**JOB**
Convert the records from the line with "Looking at this image, which" to the line with "3. the tree trunk at bbox=[740, 0, 810, 340]", both included, into a JSON array of strings with one string per line, leaving out blank lines.

**TASK DATA**
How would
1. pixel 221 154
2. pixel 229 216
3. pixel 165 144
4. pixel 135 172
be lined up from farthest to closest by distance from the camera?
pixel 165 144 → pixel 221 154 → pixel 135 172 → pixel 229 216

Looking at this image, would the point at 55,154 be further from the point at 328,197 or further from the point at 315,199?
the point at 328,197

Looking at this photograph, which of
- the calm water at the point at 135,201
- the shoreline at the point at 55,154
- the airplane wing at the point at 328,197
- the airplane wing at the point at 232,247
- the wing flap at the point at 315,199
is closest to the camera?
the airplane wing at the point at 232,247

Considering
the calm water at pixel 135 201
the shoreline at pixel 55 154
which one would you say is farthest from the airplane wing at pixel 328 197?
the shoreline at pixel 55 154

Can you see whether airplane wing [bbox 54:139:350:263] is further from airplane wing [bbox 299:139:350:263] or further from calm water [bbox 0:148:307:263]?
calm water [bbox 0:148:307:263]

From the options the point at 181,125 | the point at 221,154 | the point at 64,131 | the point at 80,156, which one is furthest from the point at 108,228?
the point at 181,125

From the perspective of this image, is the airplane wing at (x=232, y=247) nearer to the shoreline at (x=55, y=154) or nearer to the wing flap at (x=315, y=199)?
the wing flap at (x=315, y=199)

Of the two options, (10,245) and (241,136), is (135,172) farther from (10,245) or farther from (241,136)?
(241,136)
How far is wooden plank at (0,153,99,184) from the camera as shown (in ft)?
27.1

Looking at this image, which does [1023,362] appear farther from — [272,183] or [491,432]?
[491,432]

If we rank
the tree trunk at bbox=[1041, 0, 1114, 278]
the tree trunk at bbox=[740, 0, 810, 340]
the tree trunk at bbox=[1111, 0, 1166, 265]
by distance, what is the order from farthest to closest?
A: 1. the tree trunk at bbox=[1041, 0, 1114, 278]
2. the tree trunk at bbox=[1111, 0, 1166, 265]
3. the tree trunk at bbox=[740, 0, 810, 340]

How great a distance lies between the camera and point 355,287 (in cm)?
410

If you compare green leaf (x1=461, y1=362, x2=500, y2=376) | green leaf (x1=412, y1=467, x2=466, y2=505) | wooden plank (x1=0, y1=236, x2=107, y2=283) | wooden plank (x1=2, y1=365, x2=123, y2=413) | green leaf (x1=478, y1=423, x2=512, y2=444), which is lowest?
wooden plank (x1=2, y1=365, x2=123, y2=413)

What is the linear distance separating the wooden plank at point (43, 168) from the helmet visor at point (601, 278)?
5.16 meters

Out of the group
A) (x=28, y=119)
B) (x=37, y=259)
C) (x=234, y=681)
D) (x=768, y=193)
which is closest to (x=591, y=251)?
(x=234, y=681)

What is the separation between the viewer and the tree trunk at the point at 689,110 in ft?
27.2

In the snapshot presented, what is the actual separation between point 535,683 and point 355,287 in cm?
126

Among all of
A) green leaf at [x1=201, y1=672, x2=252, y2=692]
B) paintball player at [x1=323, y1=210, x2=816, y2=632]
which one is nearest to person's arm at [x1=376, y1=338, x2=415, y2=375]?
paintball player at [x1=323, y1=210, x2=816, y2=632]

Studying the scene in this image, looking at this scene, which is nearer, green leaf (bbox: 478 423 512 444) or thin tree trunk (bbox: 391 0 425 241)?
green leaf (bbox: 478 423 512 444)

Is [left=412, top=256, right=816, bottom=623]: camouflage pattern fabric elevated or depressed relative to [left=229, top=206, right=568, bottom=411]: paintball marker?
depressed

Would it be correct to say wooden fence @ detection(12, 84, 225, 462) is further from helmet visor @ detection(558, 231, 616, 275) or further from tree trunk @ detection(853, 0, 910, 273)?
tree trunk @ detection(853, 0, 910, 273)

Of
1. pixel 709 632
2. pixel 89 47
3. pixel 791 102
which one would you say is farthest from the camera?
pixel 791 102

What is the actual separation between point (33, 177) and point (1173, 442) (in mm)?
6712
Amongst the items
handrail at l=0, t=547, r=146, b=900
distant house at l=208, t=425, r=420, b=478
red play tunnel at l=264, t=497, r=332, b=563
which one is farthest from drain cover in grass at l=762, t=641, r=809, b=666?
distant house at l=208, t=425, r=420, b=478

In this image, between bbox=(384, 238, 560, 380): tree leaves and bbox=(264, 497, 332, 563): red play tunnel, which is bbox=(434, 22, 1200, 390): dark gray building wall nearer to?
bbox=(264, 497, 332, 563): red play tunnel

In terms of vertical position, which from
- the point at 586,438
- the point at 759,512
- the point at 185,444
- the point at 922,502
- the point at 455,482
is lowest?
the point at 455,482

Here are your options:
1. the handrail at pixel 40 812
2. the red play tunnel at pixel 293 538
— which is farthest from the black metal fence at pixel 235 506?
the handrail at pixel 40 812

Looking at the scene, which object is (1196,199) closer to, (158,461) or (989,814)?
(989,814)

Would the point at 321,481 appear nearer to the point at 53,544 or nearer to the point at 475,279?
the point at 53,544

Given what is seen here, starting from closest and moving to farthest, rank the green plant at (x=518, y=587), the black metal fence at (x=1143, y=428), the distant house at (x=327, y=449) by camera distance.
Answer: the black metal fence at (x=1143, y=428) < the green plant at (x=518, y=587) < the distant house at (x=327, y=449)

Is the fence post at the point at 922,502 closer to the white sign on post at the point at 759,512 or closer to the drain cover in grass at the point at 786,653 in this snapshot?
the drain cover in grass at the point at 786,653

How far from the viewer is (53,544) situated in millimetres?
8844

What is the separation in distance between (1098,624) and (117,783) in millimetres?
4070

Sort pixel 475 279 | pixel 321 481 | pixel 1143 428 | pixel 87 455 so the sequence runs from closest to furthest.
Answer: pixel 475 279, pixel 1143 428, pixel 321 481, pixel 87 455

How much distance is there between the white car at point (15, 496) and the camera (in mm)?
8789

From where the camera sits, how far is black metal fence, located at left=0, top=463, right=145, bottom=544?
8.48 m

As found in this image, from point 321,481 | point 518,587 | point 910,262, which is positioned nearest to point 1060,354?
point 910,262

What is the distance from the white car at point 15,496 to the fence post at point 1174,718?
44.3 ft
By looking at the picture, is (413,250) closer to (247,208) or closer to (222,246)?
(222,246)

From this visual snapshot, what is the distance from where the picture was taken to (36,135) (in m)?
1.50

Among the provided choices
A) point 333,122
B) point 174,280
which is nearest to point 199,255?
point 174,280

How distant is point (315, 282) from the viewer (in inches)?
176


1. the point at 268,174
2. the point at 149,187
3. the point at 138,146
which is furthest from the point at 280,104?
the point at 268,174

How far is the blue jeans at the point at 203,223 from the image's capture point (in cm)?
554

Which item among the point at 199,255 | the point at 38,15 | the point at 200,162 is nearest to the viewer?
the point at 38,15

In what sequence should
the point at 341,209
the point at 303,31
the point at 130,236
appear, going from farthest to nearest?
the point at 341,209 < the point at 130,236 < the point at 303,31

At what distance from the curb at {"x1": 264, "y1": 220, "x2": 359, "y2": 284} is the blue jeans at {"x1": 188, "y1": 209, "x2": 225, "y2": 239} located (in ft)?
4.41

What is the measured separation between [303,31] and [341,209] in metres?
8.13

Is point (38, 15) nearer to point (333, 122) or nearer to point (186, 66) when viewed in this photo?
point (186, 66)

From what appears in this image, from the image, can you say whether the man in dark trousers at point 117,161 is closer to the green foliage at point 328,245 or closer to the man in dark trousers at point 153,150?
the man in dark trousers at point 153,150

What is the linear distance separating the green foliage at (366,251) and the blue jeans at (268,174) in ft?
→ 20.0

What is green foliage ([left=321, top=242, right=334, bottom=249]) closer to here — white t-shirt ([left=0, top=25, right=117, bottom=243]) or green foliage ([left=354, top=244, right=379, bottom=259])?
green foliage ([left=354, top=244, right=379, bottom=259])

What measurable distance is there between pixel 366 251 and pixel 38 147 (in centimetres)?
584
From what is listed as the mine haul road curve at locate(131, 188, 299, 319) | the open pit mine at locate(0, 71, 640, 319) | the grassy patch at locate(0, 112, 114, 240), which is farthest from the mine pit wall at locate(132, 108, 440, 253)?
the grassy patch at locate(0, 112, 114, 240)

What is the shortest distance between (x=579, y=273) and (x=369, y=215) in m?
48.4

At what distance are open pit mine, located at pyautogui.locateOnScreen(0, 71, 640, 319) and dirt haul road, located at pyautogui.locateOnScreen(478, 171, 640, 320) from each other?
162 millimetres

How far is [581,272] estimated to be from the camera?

**TASK RESULT**
[
  "Looking at this image, which does [1023,362] appear farther from — [272,183] or [491,432]?",
  "[491,432]",
  "If we rank",
  "the tree trunk at bbox=[1041, 0, 1114, 278]",
  "the tree trunk at bbox=[740, 0, 810, 340]",
  "the tree trunk at bbox=[1111, 0, 1166, 265]",
  "by distance, what is the order from farthest to closest?",
  "A: 1. the tree trunk at bbox=[1041, 0, 1114, 278]",
  "2. the tree trunk at bbox=[1111, 0, 1166, 265]",
  "3. the tree trunk at bbox=[740, 0, 810, 340]"
]